Lease or loan? Breaking down how to finance your new car
Story by John LeBlanc
You’ve done your test drives. You’ve trudged through the colour charts and looked at all the options. Now comes the question: “How do I finance my next new vehicle?”
For those not fortunate enough to have the cash on hand to buy a new vehicle outright, the “lease versus loan” question is a tough one; especially because of the variety of finance terms being offered in a very competitive new vehicle market.
After the 2008 financial crisis and subsequent drop in new car sales, many automakers simply got out of the leasing business. But as a way to entice buyers in a growing and competitive new vehicle market, leasing has clawed its way back as a financing option.
That said, in general, lease rates aren’t as low as they were seven or eight years ago. And for some models and makes, residual values aren’t as high as well, resulting in larger amounts to finance. All of these changes only mean that doing your homework on the “lease versus loan” question is more important than it ever was.
You may already know that leases and loans are just two different ways of financing. One pays for the use of a vehicle; the other funds the purchase. And each has its own pros and cons.
Say you’re looking at financing a $25,000 new vehicle. When you get a loan, you have to borrow for the entire $25,000 – plus interest charges, plus sales taxes, plus administration fees – all up front. When you lease, you pay the difference in what the vehicle is worth today new and what it will be worth used at the end of the term (which is usually 36 to 48 months). If that $25,000 vehicle has an estimated resale value of $11,000 after 48 months, your lease payments only cover the $14,000 in depreciation – plus interest charges, plus sales taxes, plus administration fees.
Most automaker websites allow you to compare buying versus leasing costs with a “build” feature from the comfort of your home or work cubicle. To see how the “lease versus loan” scenario works, let’s take for example Canada’s perennial best-selling new car: the Honda Civic compact sedan.
Between the $17,323 base model DX and the top-of-the-line $28,423, I chose the mid-range $20,750 2015 Civic EX sedan; Honda’s familiar 143-horsepower, 1.8-litre four-cylinder, mated to a five-speed manual transmission, powers the Civic EX. It also comes with a bunch of standard kit — rearview backup camera, blind spot display, power moonroof and a leather-wrapped steering wheel — that makes daily driving a bit easier.
To increase my Civic EX’s resale value, I also added a $1,300 continuously variable automatic transmission as the only option. Add in a $1,665 freight and pre-delivery inspection fee, and the associated federal and provincial taxes based on my Ottawa address, and the total purchase price (notwithstanding any factory or dealer rebates or your ability to negotiate) of my virtual 2015 Civic EX sedan came to $25,325.
Now, when I click on the website’s “Build & Price” button, I’m presented with clear comparisons of my “lease versus loan” costs.
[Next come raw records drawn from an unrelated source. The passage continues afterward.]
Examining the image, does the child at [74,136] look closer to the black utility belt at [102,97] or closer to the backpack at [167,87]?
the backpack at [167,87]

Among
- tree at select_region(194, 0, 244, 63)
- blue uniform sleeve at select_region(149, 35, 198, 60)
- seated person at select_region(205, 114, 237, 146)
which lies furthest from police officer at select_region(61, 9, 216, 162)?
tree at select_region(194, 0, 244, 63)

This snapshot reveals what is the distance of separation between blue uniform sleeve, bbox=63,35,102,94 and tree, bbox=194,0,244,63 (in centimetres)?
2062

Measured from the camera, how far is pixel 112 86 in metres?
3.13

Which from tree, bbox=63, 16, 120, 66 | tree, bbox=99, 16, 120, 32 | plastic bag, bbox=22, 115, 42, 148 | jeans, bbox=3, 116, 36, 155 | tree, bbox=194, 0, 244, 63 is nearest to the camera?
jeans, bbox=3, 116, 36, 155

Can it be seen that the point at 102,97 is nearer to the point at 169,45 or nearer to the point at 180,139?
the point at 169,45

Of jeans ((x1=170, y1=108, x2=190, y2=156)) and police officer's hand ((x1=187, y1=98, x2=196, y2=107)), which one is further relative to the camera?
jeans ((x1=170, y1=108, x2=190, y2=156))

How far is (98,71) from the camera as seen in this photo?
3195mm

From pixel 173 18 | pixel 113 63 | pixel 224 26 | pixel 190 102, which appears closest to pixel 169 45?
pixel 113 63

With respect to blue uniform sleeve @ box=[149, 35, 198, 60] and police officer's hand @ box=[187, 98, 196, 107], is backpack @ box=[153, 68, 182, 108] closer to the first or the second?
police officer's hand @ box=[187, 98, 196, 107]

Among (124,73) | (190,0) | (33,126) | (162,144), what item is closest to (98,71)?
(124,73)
If I only looked at the monthly costs, the $328.55 lease looks like a good deal compared to the $554.86 loan figure — who doesn’t want to save over $200 on their monthly budget? But when you factor in the long-term costs, the differences — or lack thereof — become more evident.
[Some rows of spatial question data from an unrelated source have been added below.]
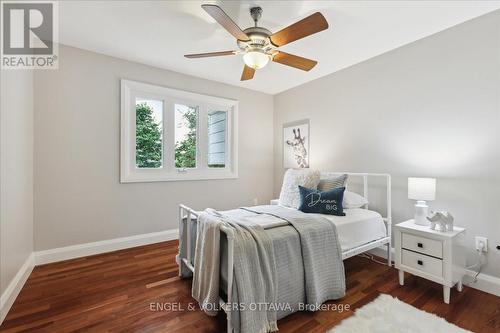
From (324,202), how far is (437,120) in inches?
57.6

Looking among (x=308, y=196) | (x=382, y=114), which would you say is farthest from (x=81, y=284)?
(x=382, y=114)

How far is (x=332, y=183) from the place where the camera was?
8.98ft

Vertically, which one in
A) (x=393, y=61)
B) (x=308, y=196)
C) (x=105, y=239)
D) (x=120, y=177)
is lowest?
(x=105, y=239)

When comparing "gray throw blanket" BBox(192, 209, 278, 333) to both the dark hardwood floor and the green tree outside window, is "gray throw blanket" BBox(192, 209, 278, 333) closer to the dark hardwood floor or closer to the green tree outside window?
the dark hardwood floor

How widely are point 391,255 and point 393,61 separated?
2.29 m

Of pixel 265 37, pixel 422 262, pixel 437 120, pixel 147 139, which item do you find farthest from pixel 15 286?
pixel 437 120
Based on putting $0 down over a 48-month term, the 2015 Civic EX lease rate is 6.83 per cent, while the loan rate is 4.0 per cent. Plus, I need to pay an upfront $371 if I lease, but nothing if I get a loan.
If I lease the Honda, I will have paid $16,141.40 after four years (if I stick to the 24,000 kilometres per year limit, or else Honda will charge me an additional $0.08/km).
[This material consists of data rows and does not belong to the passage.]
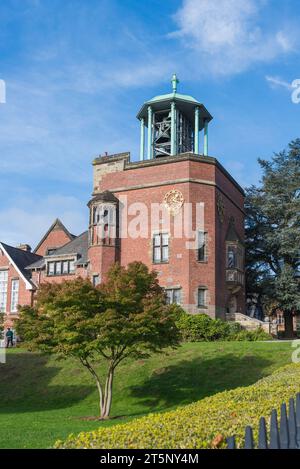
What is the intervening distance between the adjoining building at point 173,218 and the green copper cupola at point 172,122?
0.26 ft

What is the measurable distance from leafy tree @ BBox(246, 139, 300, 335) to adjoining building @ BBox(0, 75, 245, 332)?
118 inches

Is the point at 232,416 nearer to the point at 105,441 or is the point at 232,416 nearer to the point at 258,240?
the point at 105,441

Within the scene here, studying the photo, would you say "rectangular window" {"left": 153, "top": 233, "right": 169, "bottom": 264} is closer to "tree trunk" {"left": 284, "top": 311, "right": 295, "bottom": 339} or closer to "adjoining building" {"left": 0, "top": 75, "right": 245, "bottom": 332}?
"adjoining building" {"left": 0, "top": 75, "right": 245, "bottom": 332}

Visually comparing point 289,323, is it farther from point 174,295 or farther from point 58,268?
point 58,268

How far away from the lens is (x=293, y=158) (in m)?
49.2

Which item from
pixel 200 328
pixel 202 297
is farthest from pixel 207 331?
pixel 202 297

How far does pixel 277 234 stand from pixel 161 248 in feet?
39.0

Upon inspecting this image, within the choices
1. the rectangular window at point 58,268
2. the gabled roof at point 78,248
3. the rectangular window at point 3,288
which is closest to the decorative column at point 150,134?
the gabled roof at point 78,248

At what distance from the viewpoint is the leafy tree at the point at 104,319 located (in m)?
20.3

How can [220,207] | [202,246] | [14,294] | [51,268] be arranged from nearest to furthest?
[202,246] < [220,207] < [51,268] < [14,294]

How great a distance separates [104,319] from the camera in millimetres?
20219

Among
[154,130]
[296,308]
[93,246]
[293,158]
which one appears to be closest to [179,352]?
[93,246]

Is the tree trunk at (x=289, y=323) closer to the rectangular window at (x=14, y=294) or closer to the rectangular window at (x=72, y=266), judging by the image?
the rectangular window at (x=72, y=266)

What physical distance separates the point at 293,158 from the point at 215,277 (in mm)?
16816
If I get a loan, I will have paid $26,623.28. But – and it’s a big “but” — I will own a vehicle (that according to Honda) is worth $10,375. Factor that in, and my outlay for the loan is $16,258.28 — or the cost of a large coffee per month more than the lease.
You can spend the better part of a morning at work noodling around on any automaker’s website, playing with “lease versus loan” scenarios. But in the end, each calculation will roughly end up with similar pay-me-later leases or pay-me-now loans.
Which is why, faced with the decision to lease or loan, new vehicle buyers have to not only look beyond these financial comparisons (rates, terms, residual values, required deposits, administration fees, rebates), but also review their driving lifestyle priorities:
• Are long-term cost savings more important than lower monthly payments?
• Is having a new vehicle every two or three years with no major repairs more important than potential long-term repair costs?
• Do you like to own your vehicle, as opposed to having lower up-front costs and no down payment?
• Is the thought of having your vehicle paid off enticing, even if that means higher monthly payments for the initial few years of ownership?
In the end, leasing usually does not build equity, while buying a vehicle — and paying it off — does.
Even simpler: Leasing equals lower payments, no equity; borrowing equals higher payments, with some equity.
In either case – lease versus loan – choosing a vehicle that will retain its value after three or four years is essential, and will pay off in the long run.